I have often used the concept “sphere of interest”. When I talk about dividing the world between the big powers or rather their overlords or triumvirs, the term must be nuanced considerably. We can differentiate between several types or levels or fields of interest. At least these four could be mentioned:
1} Sphere of economic interest.
This involves markets, investments, outsourcing of production, division of labour, exchange of raw materials etc. For a given superpower or its leader, a such sphere presently can encompass large parts of the world.
2} Sphere of IT infrastructure.
Partly also of IT software and hardware.
3} Sphere of political dominance.
This ranges from political influence to outright overlordship.
4} Sphere of military presence.
Clearly, the geographical size of the spheres decreases from 1} to 4}. Both the spheres of economy and IT can be large. Depending on the degree of decoupling or derisking, the spheres of these types can overlap considerably, e.g. a country in South America can be economically interesting for both the United States and China. Obviously, such overlapping is not the case for the spheres of political overrule and military presence.
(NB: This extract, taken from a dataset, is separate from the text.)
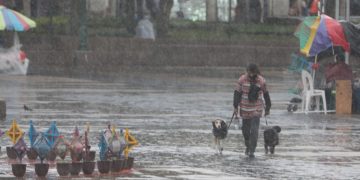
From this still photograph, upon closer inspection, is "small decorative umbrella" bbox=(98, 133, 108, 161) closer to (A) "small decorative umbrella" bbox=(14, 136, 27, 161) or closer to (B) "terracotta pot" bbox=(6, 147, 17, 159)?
(A) "small decorative umbrella" bbox=(14, 136, 27, 161)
Many conflicts between big powers arise from disputes over the demarkations or borders between the sphere of interest in these four fields. As said in the previous post, it could bring a certain stability if the small and medium size countries in important parts of the world are distributed between the superpowers, and this happens along clearly defined demarkation lines, agreed upon by these powers.
As we have at least four fields, there must be agreement on a division line in each. Unless the decoupling is total, the spheres in the four fields should not coincide geographically. In this case the borders between the resulting super-spheres would be almost impossible to agree upon. Because one country is a part of the economic sphere of one power it does not have to be also politically dominated.
To conclude, in order to stabilise the globe, it can be divided into spheres on several levels, e.g. economy, IT, politics and military, and the demarkation lines between these spheres, i.e. which countries “belong to” which of the major players can be different on each level.